The mobilization was also an opportunity for association activists to recall their firm opposition to the “tax privileges” granted to owners of furnished accommodation using tourist rental platforms “like Airbnb, which in many places in France and Paris, dry up and make disappear normal rental housing”. In some boroughs, the share of apartments affected by such announcements represented a double-digit percentage before the covid-19 crisis. In 2019, the town hall of Paris estimated that 20,000 the number of multi-owners using the platform across the capital. Last July, the DAL had also accompanied residents to obtain the conviction of a real estate agency for an illegal Airbnb rental in the 20th arrondissement.
“Housing brings in a lot of money to the State and to communities”, recalled Jean-Baptiste Eyraud, citing the figures of “78 billion euros in revenue against 37 billion euros in expenditure for housing” in 2020 “What the Housing for All platform is asking for is that we devote 2.2% of GDP to housing”, a level that has not been reached since 2012. For the DAL spokesperson, “We should even do a lot more.
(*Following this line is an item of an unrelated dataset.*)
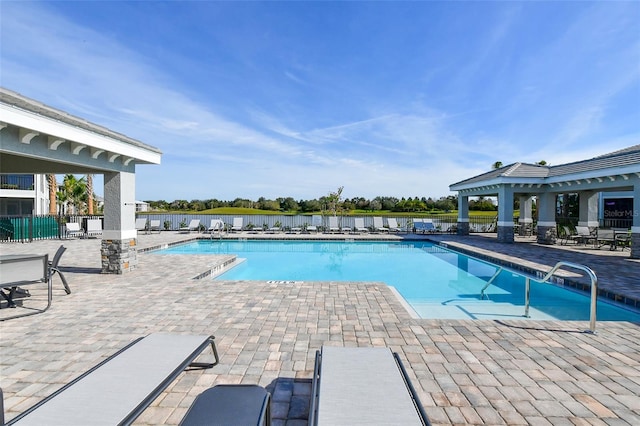 1017 Tidewater Shores Loop Unit 1017, Bradenton, FL 34208 - community pool with a patio and fence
If we want to pull out all the stops and properly house the entire population, we would not only have to massively build social housing, instead of private housing, Airbnb housing, but we would also have to requisition empty housing. There have never been so many vacant homes belonging to wealthy owners”.
Nearly 18,600 dwellings were “permanently vacant” in Paris at the end of 2020. In the capital, only 80% of dwellings are “occupied all year round by households for whom it is their main residence”: in fact, 9% are second homes, and 11% are considered vacant. According to other data, those of INSEE, the Île-de-France region has around 400,000 empty homes, including nearly 117,000 in the capital alone: more than forty for each of the 2,600 people at the street identified in Paris during the Night of Solidarity in January 2022.
Regretting the recent media frenzy around miscellaneous facts, and the “brick communication campaigns claiming that tenants who remain in their homes after receiving leave are squatters”, Jean-Baptiste Eyraud fears today a toughening of the legislation aimed at favoring owners. “Behind, they are preparing amendments, laws, to deport immediately, to deport faster. Yet these are achievements that we have obtained; they forget to say that the State, when it does not evict immediately, it compensates the landlords”. Faced with a more than worrying economic situation for a growing number of households, and faced with the many shortcomings of the public authorities in order to put an end to the shortage of affordable housing, particularly in the Île-de-France region, the Housing for All and All platform calls more than ever for a “stop to evictions” of tenants.